It is not a good idea just now to go to Geordieland mouthing the mantra that Northern Rock was an accident waiting to happen.

So the when the CBI's Richard Lambert went to Newcastle last night to speak at his organisation's local annual dinner, he noted instead that some of the people now indulging in hindsight were themselves recommending Rock shares at more than £12 earlier this year.

Anyway, what were the regulators doing when the Rock embarked on its doomed expansion?

More recently, what happened in the four weeks after August 14, the day City authorities became aware of trouble at the Rock and the news that the Bank of England had stepped in as lender of last resort?

How come that governor Mervyn King discovered only too late that a traditional Bank of England rescue executed secretly over a weekend was no longer legal?

The Financial Services Authority insists the Rock was always solvent, exceeding its regulatory capital requirements and with a good quality loan book, so what price solvency and capital requirements?

All good questions.

Yet we ended up with depositors queuing in the streets and staying there, regardless of assurances from the Bank and everybody else, until a rattled Chancellor put unlimited taxpayers' money squarely on the line.

A bank run, Mr Lambert pointed out, is something that happens in the movies, or occasionally in a banana republic.

Britain prides itself on being a global centre of financial excellence, yet this run happened here at a time when both the economy and the banking system were in good shape and the independent Bank had presided over a decade of stability and low interest rates.

Have no illusions about the damage, either - witness yesterday's survey showing that nearly half the British now distrust banks, all banks.
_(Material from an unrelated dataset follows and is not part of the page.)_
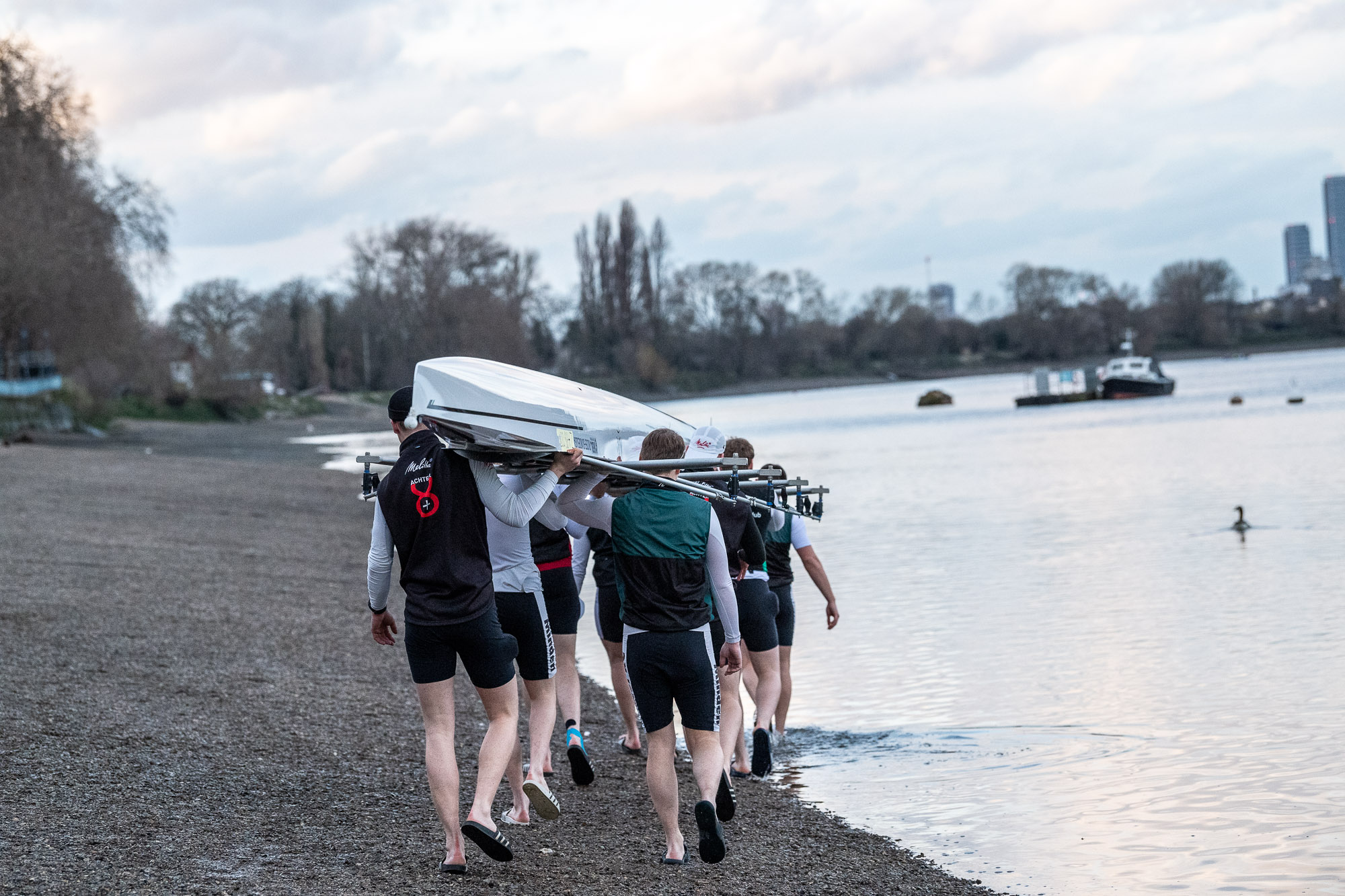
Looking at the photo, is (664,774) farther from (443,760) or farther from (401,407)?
(401,407)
The failed "tripartite" system, whereby the Bank, the FSA and the Treasury share the task of monitoring the stability of individual banks and the wider financial system will have to be sorted out.

So will guarantees for bank deposits. It will be easy to make things worse. Mr Lambert warned against a return to Chancellor Darling's "good old-fashioned banking", with rationed mortgages and where "managers of small businesses were submitted to more or less humiliating interrogations by their over-mighty branch managers".

Well, computers have come to stay. So have derivatives and clever, competitive individuals who can devise new ones and package them up.

If they cannot do so in Britain, they will go off to some country that lets them. The trick is to have regulators who understand what they are up to - plus time and inclination to read documents like the Rock's interim results.

The lack of takers for the Bank's £10 billion auction yesterday was understandable.

The money would have cost 6.75 per cent and banks could borrow three-months' cash at 6.32 per cent yesterday in the market, the lowest rate for six weeks.

Fine, so far as it goes, but this drama still has a while to run.